→ Task statement: Search the material for the string "level", then return every line where it is found.

→ Exercise inputs:
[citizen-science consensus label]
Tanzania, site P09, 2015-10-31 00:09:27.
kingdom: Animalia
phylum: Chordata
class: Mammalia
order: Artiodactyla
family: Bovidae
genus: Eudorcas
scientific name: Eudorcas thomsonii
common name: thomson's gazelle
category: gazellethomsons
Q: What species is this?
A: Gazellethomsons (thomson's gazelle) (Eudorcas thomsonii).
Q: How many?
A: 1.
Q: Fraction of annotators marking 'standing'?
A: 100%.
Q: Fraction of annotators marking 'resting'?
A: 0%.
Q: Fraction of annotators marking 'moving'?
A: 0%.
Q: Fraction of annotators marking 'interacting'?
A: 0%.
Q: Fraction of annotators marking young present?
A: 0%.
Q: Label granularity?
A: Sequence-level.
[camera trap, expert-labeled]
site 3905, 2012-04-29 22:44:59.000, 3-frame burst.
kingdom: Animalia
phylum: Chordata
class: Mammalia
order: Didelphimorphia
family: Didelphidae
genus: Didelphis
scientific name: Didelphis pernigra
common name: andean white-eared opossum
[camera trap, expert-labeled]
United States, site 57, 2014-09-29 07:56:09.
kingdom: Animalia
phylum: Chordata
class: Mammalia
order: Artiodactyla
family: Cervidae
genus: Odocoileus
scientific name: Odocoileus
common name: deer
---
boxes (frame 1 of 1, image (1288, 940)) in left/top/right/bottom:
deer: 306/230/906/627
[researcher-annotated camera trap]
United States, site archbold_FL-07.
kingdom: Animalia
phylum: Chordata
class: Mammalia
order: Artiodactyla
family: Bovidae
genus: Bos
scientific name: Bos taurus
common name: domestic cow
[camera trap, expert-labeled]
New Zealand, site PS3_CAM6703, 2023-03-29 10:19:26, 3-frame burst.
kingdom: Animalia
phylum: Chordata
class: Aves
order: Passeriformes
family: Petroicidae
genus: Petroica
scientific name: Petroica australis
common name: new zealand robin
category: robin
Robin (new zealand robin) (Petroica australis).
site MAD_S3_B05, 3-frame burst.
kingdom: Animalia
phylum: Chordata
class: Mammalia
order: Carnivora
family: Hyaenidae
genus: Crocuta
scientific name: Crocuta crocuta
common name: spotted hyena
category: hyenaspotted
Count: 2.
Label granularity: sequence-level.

→ Solution to this problem:
A: Sequence-level.
Label granularity: sequence-level.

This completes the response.